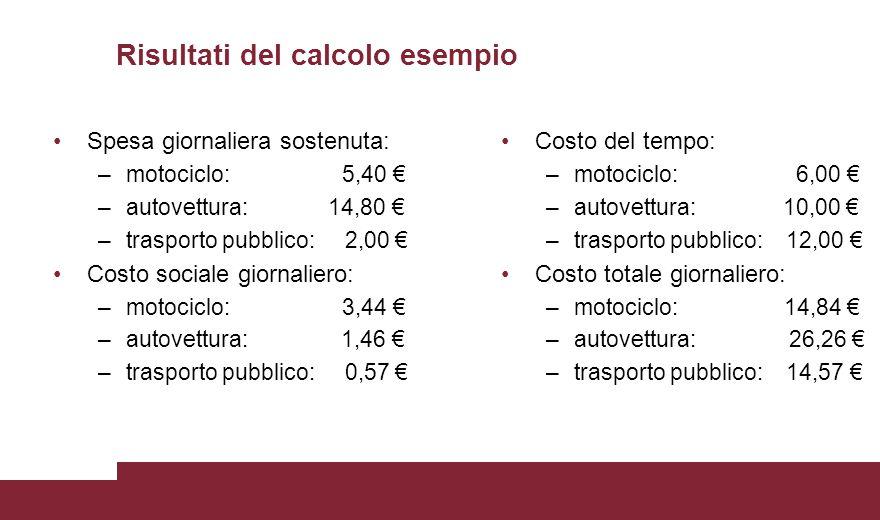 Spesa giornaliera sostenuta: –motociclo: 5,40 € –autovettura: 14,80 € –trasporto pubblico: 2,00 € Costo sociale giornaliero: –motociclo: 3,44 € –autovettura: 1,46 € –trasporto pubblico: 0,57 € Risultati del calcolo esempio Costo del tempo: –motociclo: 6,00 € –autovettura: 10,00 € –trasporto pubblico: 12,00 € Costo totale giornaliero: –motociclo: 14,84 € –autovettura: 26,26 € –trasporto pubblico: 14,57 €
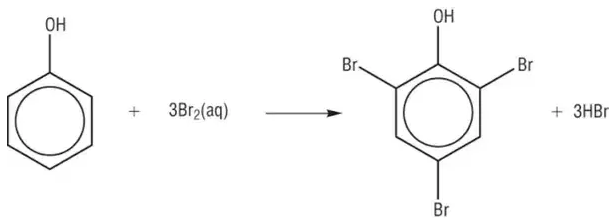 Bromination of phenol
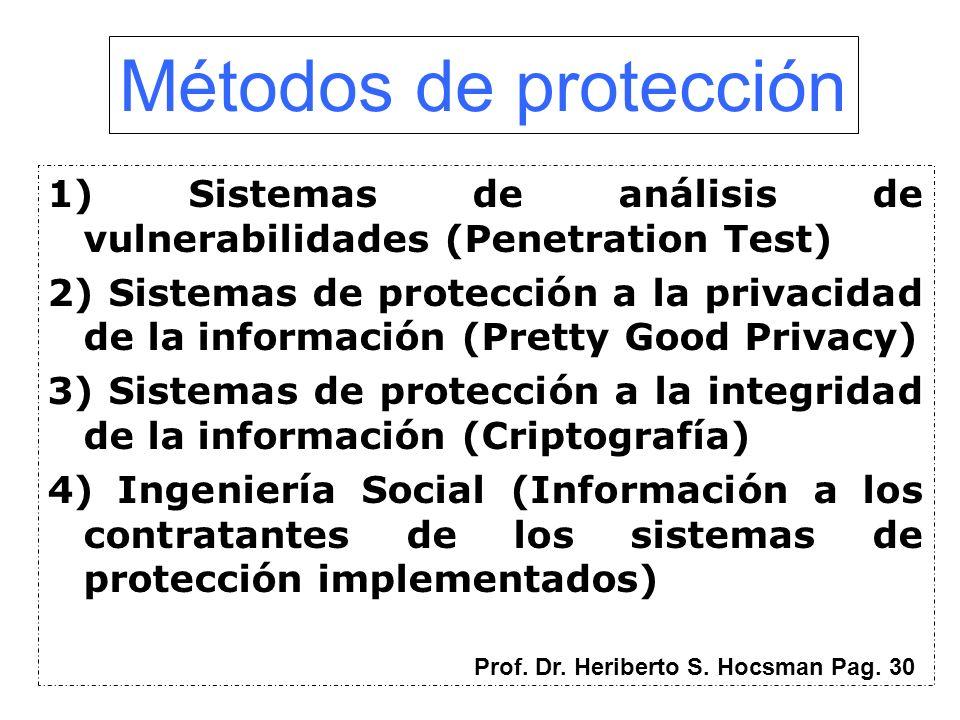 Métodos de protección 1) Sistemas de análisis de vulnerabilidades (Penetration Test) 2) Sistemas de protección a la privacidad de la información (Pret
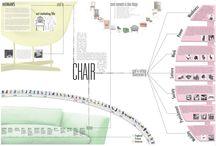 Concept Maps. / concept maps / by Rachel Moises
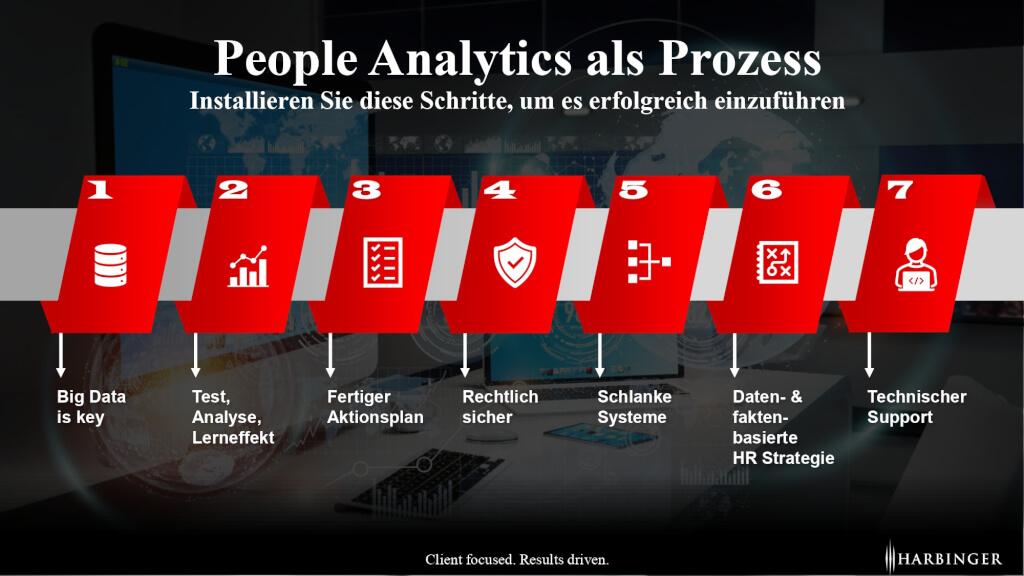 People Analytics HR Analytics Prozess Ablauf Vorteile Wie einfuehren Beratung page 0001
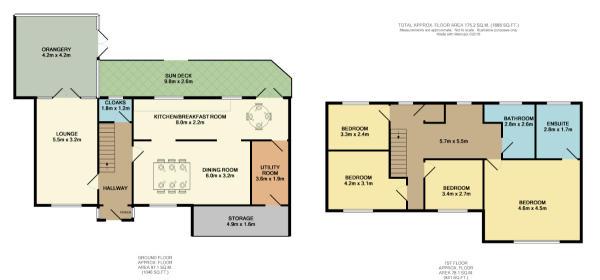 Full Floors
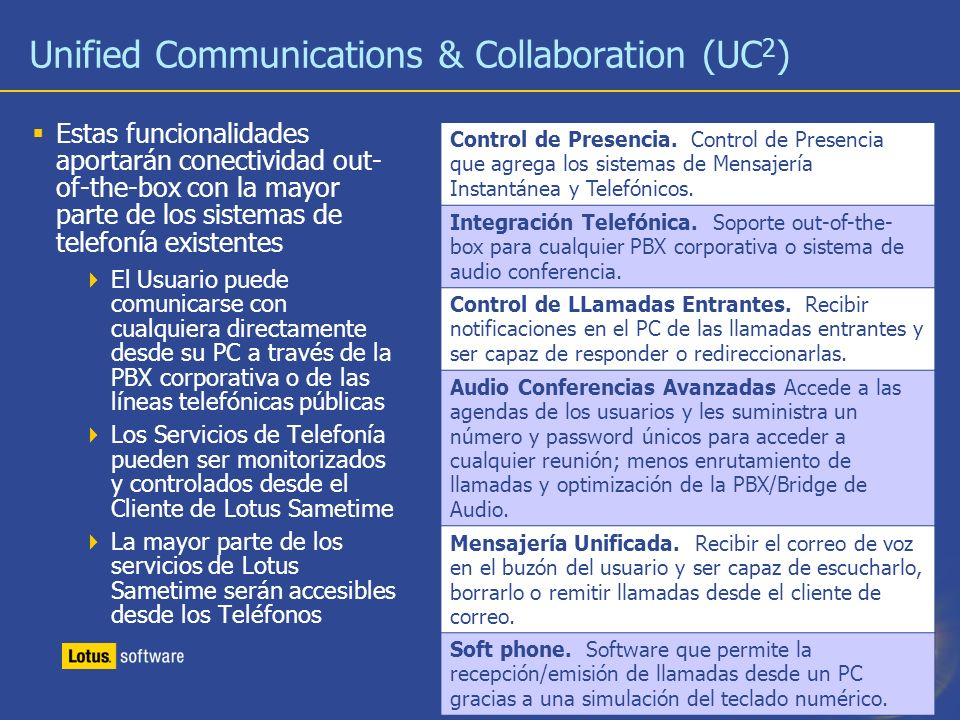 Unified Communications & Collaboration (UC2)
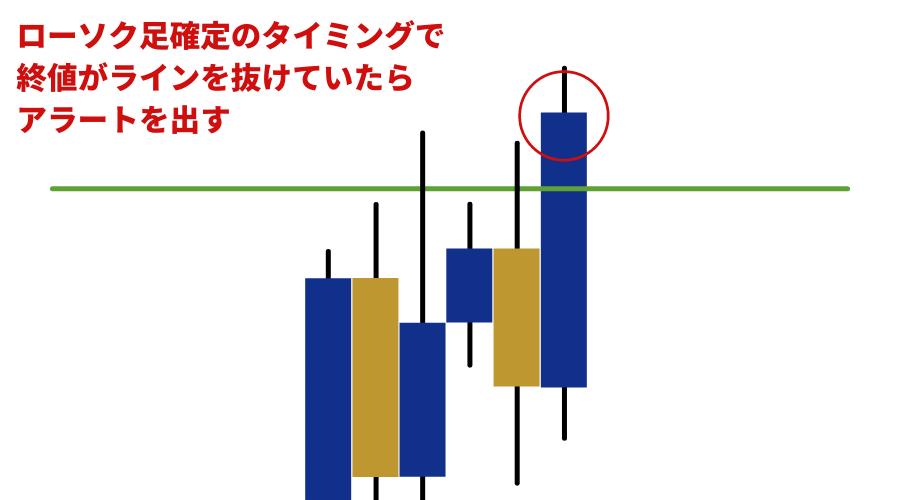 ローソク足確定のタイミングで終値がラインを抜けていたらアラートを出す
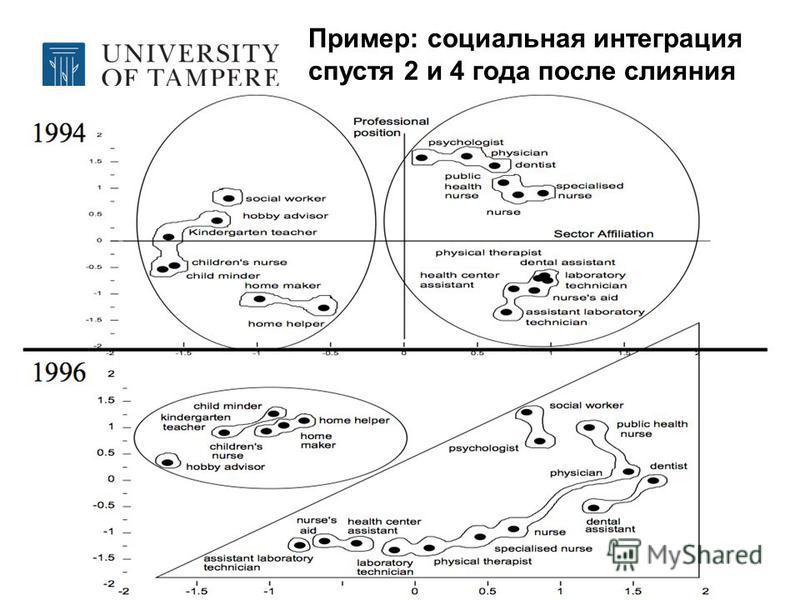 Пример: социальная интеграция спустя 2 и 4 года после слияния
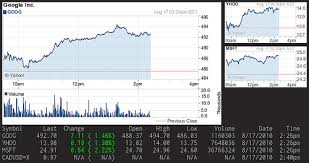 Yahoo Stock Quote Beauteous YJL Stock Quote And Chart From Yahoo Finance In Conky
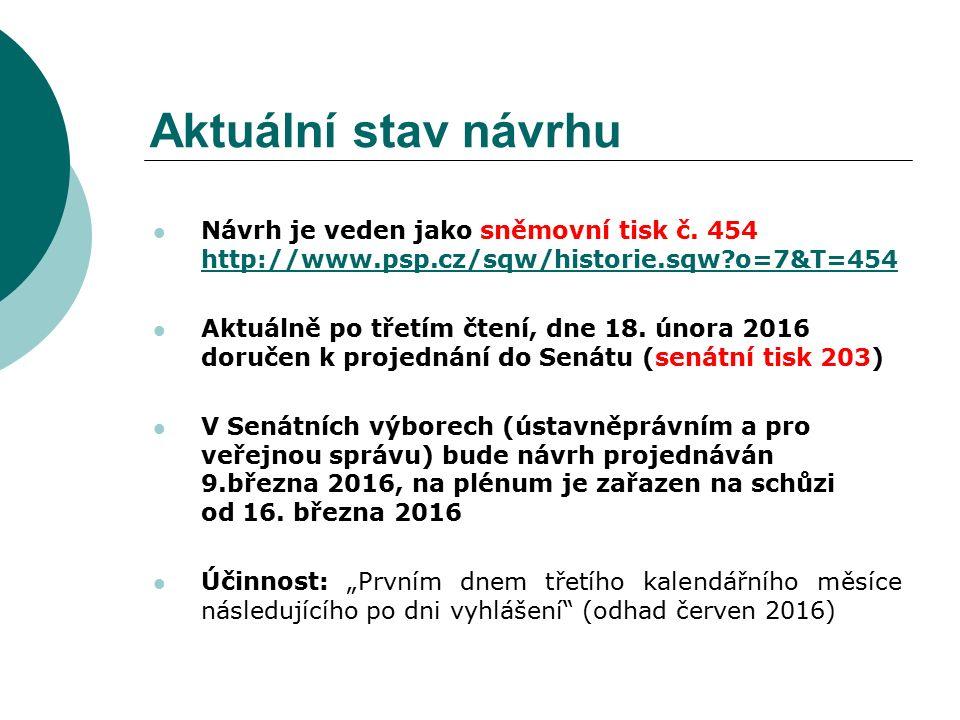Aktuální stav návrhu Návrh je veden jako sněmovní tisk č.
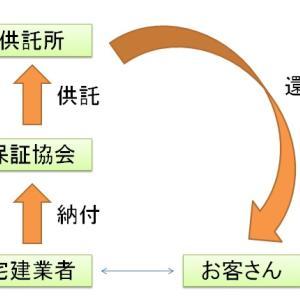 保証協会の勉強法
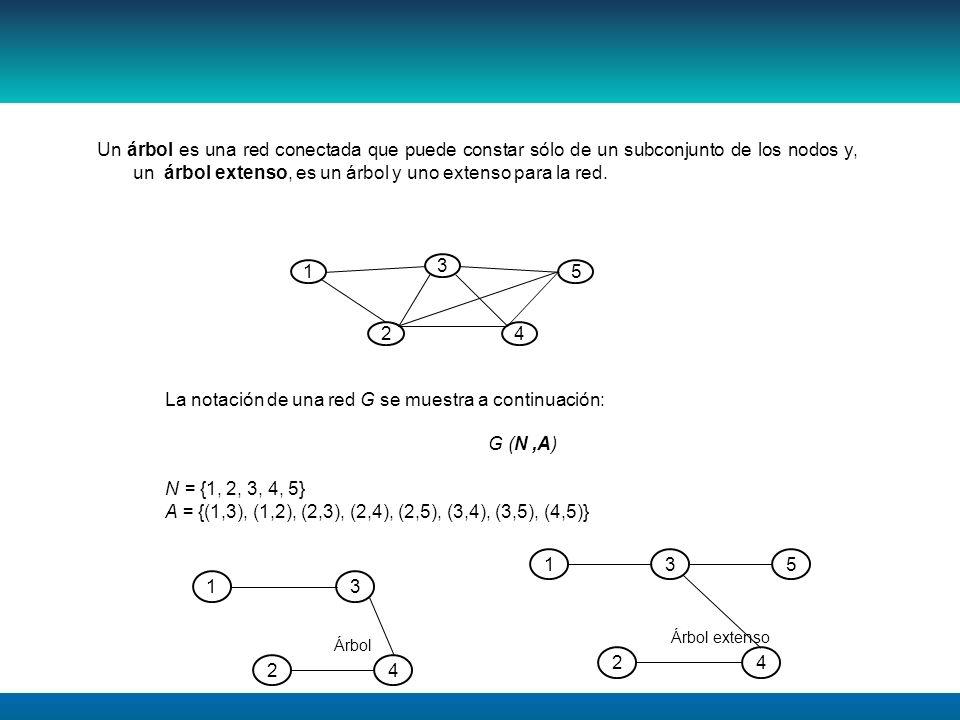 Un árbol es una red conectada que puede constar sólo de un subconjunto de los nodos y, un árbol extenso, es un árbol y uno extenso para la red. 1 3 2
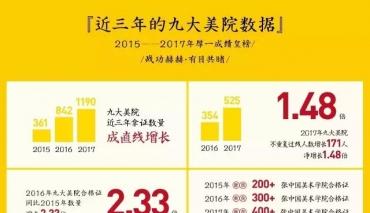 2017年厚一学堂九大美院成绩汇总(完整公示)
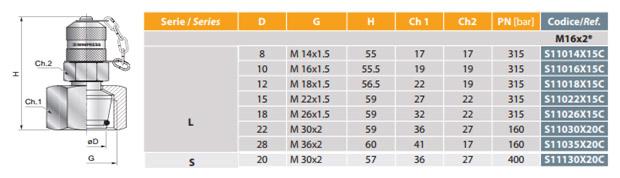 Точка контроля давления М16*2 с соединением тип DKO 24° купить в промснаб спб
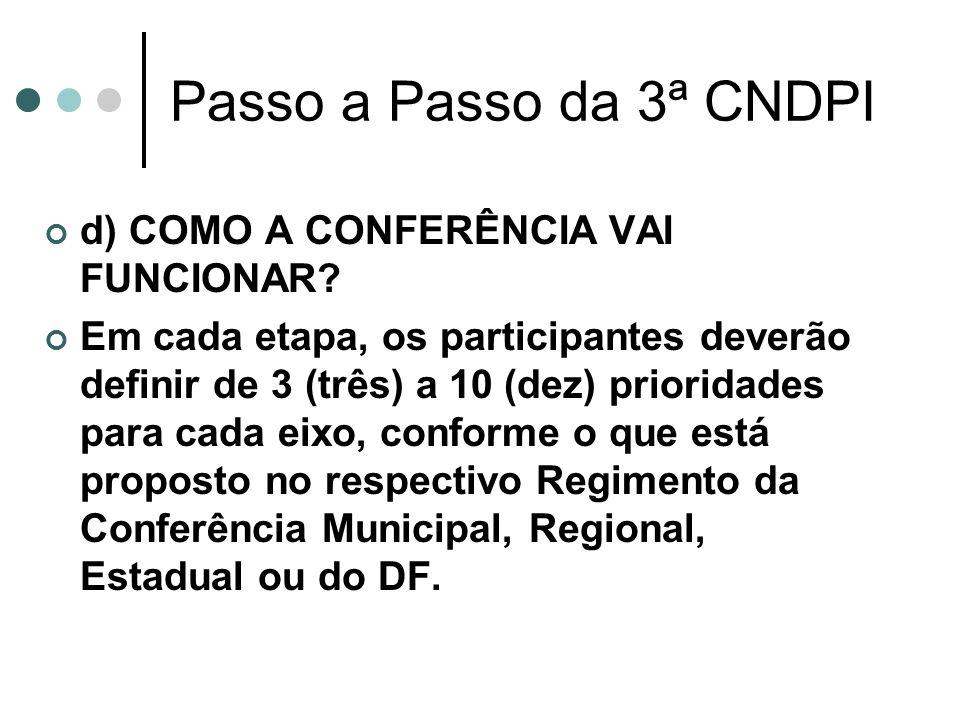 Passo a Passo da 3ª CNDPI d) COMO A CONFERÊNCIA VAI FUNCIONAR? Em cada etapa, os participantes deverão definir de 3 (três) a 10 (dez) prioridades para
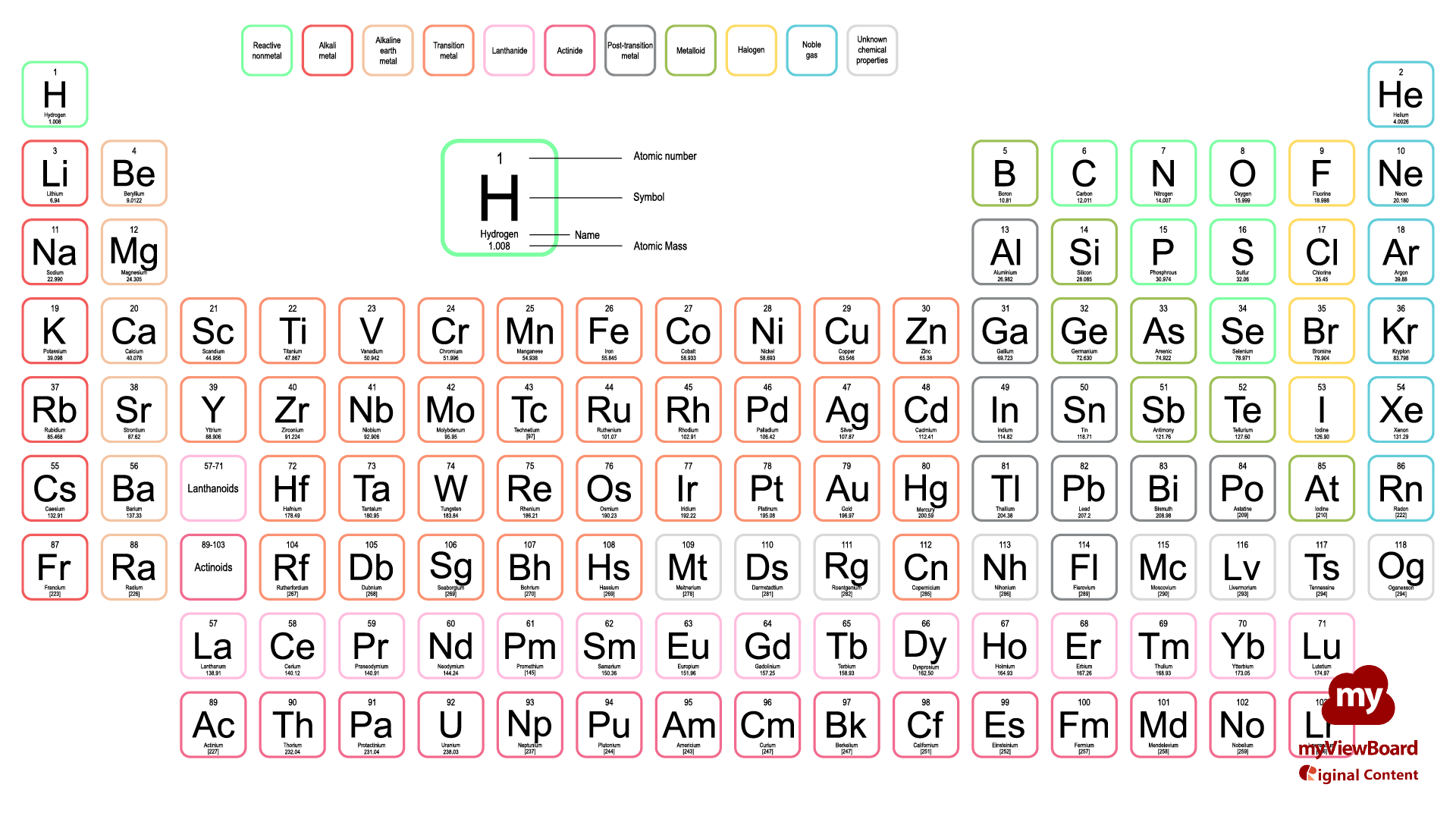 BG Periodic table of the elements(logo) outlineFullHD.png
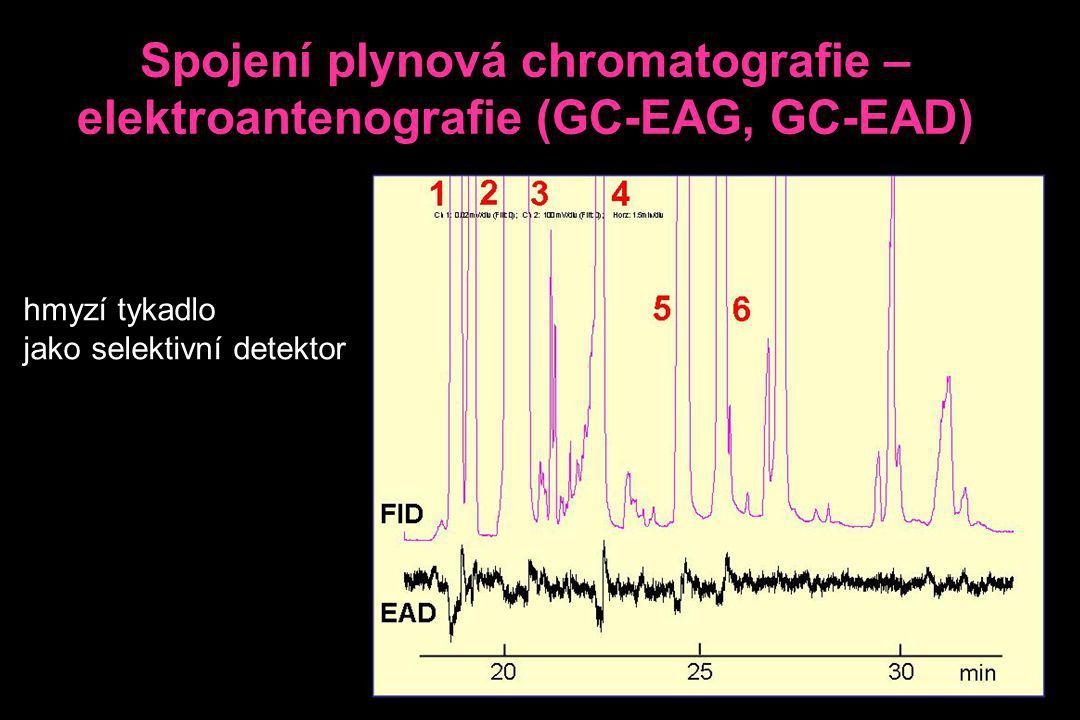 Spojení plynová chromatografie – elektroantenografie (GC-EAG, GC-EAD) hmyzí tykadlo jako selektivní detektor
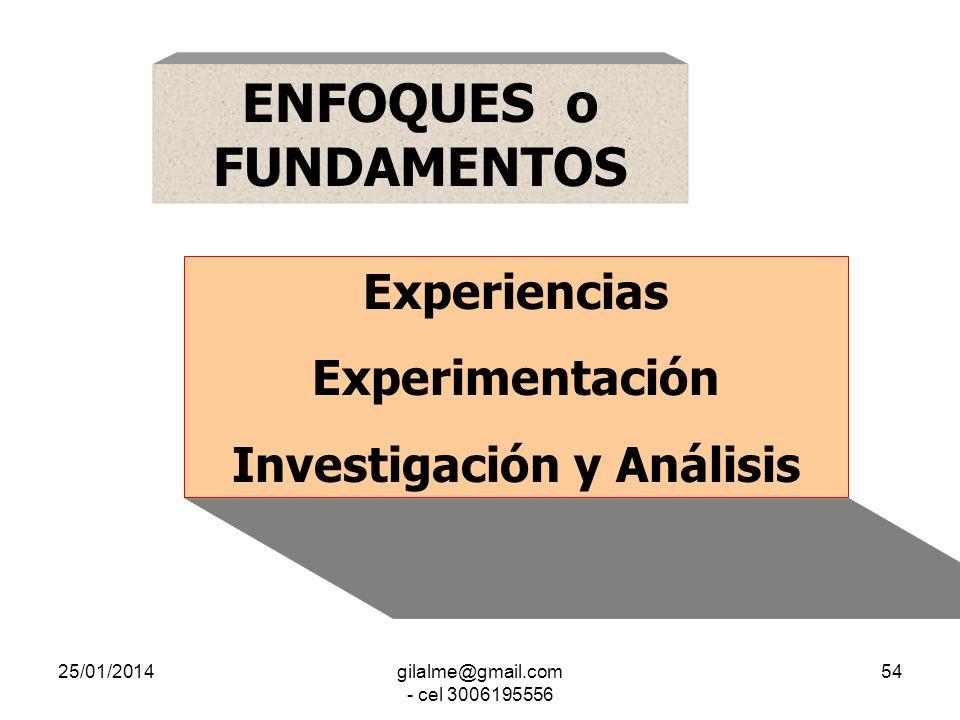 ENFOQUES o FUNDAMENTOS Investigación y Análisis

## Exercise prompt
Repeat only the stretch of data above that runs from the line with "Bromination of phenol" to the line with "Concept Maps. /". Keep both end lines; exclude pictures.

## Exercise answer
 Bromination of phenol
 Métodos de protección 1) Sistemas de análisis de vulnerabilidades (Penetration Test) 2) Sistemas de protección a la privacidad de la información (Pret
 Concept Maps. / concept maps / by Rachel Moises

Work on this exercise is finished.